Detective Graham is right: Young Charlie may be from an ordinary town, but she is sharp and astute (her father brags about her intellectual accomplishments in front of her uncle at the dinner table), and she is mature enough that, after a time, she is willing to accept the hard truth about her uncle. Although Young Charlie may not realize it fully, she is passionate, deep, and intelligent, and the Newton family is full of similarly clever people—the little sister Ann Newton who is a bookworm; the mother Emma, who explains to the detectives posing as surveyors how to make a cake in the most precise and technical terms; the father Joseph who unwinds in the evenings on the porch with his neighbor Herbie by discussing the latest mystery novel and inventing cleverer and cleverer ways of hypothetically committing murder.
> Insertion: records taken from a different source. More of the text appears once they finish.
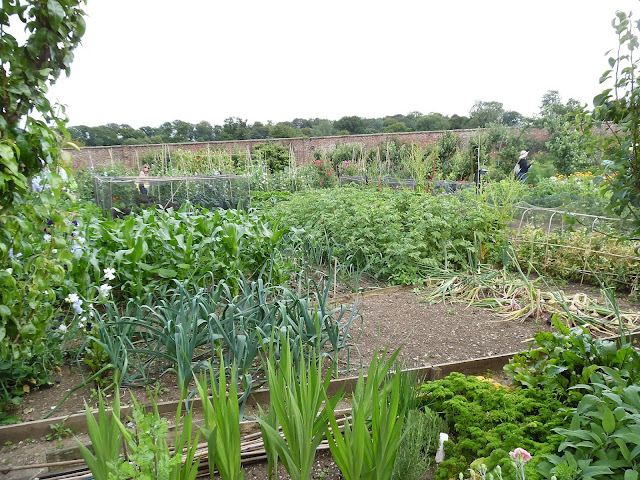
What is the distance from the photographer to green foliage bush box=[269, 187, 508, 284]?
494cm

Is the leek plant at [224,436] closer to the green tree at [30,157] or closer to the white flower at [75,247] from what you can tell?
the green tree at [30,157]

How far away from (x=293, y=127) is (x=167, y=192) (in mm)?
31964

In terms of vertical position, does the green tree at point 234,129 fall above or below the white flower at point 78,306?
above

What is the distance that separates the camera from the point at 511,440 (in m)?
1.62

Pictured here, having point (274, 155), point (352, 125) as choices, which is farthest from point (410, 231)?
point (352, 125)

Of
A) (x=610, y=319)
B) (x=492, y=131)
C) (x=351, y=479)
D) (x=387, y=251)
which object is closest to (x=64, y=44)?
(x=351, y=479)

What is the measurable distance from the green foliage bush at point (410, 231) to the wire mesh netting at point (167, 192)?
74.9 inches

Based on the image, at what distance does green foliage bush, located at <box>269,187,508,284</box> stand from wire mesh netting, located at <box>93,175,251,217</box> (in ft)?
6.24

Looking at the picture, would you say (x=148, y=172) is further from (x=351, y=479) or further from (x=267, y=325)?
(x=351, y=479)

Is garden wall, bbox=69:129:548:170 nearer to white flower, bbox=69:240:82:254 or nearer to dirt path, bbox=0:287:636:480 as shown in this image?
dirt path, bbox=0:287:636:480

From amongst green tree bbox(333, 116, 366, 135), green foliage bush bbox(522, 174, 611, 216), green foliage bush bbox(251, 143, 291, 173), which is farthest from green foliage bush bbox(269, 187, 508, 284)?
green tree bbox(333, 116, 366, 135)

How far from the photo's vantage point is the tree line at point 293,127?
27156 mm

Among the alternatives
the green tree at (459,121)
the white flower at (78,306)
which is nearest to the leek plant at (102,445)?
the white flower at (78,306)

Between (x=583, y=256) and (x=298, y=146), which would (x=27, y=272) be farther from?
(x=298, y=146)
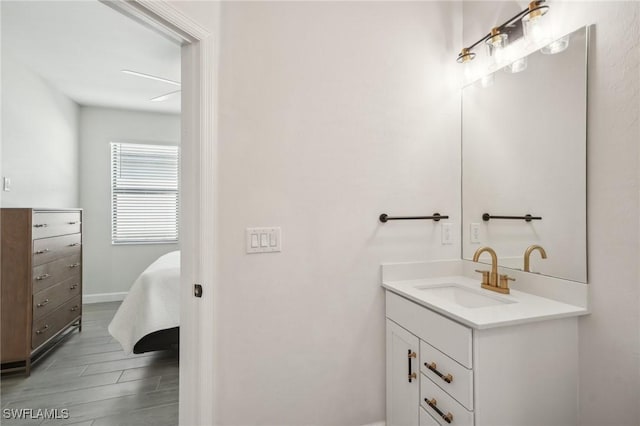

Joseph and Herbie’s obsessive discussions of the best ways to kill each other are some of the funniest and most morbid of any Hitchcock movie. They also remind us that although Uncle Charlie’s proclivity for murder (his preferred method is strangulation) may be limited to him in practice, morbid thinking is possible even in this small picturesque town. Thus while Shadow of a Doubt unabashedly embraces the beauty of Santa Rosa life, it also causes us to reconsider how average anyone in the story truly is. Perhaps “average” is a term we use to describe people and places whom we think are untainted by the darker side of life—but of course, one of the things this movie shows us is that the dark side, as represented by Uncle Charlie, can enter into our lives no matter where we live.
Ultimately, one of the things that makes Shadow of a Doubt seem distant from the typical film noir is the way in which Young Charlie and Detective Graham agree to keep Uncle Charlie’s crimes a secret at the end of the film. What film noir could hope to arrive at such a generous ending? And yet in its own strange way, Shadow of a Doubt offers us some hope about humanity in the generosity of its characters’ final decisions: it is not just that they would prefer to live with the lie about who Uncle Charlie was, but that they care so much for Young Charlie’s family that they cannot bear to think of how the truth will affect both it and the wider community. It was a compassionate ending for a crime movie, especially for a Hitchcock movie. Perhaps that is why it was one of his favorites.